At the end of the 19th century, Guido Sigriste (real name: Sigrist), a Swiss painter well known in Paris, tried to fix the attitudes of a galloping horse for the demands of his art – he specialised in representations of historic scenes and battles. Not able to find a camera fast enough, he decided to build one himself.
Guido Sigriste started to learn about photographic science, and designed a camera equipped with a slit shutter, for which he obtained a Swiss patent on 17 November 1898, and a gold medal at the 1900 Paris Exposition Universelle (world fair). Together with two associates, he then created the Maximum Performance Camera Company (Société anonyme des appareils photographiques à rendement maximum) and set up a factory at Neuilly. The first cameras went on sale in 1902, manufactured in various formats, even including a stereo version. A lack of resources, however, meant that the business did not do well, and by 1906 production had already come to a halt.

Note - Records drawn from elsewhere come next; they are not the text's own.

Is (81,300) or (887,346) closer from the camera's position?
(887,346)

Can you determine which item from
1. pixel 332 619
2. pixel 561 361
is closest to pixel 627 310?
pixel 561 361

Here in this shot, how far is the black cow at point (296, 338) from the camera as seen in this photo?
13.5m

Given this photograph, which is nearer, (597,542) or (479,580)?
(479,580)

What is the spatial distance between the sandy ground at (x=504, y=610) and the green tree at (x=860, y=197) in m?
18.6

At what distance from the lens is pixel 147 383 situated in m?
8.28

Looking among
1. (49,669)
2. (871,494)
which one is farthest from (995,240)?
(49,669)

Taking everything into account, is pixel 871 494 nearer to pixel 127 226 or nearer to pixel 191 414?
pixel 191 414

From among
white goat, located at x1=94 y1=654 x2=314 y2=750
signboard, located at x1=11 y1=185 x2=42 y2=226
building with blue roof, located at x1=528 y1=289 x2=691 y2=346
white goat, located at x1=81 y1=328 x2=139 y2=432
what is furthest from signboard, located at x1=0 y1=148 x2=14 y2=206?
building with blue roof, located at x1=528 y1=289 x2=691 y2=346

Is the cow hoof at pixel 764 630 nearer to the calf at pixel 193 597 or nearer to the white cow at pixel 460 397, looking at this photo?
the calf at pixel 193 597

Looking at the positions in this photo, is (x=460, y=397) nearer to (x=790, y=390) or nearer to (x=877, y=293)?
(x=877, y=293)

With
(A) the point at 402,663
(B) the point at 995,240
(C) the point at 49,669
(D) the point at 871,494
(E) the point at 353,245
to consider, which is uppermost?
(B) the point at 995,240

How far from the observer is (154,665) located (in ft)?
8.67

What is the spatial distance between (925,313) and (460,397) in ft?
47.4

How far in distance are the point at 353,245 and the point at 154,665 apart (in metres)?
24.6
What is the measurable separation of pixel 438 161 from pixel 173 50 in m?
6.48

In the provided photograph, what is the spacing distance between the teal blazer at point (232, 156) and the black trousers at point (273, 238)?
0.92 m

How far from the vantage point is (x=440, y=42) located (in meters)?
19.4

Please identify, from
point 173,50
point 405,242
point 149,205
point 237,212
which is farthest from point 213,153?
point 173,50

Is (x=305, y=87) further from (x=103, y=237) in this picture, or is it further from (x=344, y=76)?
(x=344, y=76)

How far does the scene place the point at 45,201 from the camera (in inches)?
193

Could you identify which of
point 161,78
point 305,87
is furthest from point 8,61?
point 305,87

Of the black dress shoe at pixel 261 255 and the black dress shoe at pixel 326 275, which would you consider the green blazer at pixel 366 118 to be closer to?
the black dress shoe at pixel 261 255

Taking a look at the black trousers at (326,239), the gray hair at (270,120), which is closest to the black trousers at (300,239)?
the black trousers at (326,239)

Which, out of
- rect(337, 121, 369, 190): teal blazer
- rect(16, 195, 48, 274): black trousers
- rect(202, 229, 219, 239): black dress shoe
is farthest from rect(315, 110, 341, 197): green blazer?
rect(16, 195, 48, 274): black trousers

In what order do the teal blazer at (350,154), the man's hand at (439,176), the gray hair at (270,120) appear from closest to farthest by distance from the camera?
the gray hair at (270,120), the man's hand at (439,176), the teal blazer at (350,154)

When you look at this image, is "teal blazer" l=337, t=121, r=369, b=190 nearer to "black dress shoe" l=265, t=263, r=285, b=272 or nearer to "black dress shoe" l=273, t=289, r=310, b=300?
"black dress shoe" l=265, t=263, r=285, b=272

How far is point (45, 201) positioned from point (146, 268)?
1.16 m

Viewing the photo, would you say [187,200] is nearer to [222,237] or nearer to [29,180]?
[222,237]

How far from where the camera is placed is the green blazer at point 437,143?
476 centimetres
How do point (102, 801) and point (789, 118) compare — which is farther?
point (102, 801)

The shutter system developed by Sigriste was truly revolutionary for its time: the slit focal shutter “swept” the plate, and was held in a moving bellows joined to the front of the camera to prevent rogue light from getting in. This system worked simultaneously by adjustment of the slit width and the rate of travel, offering considerable latitude in exposure time, according to different subjects, as indicated on the table underneath the shutter control wheel.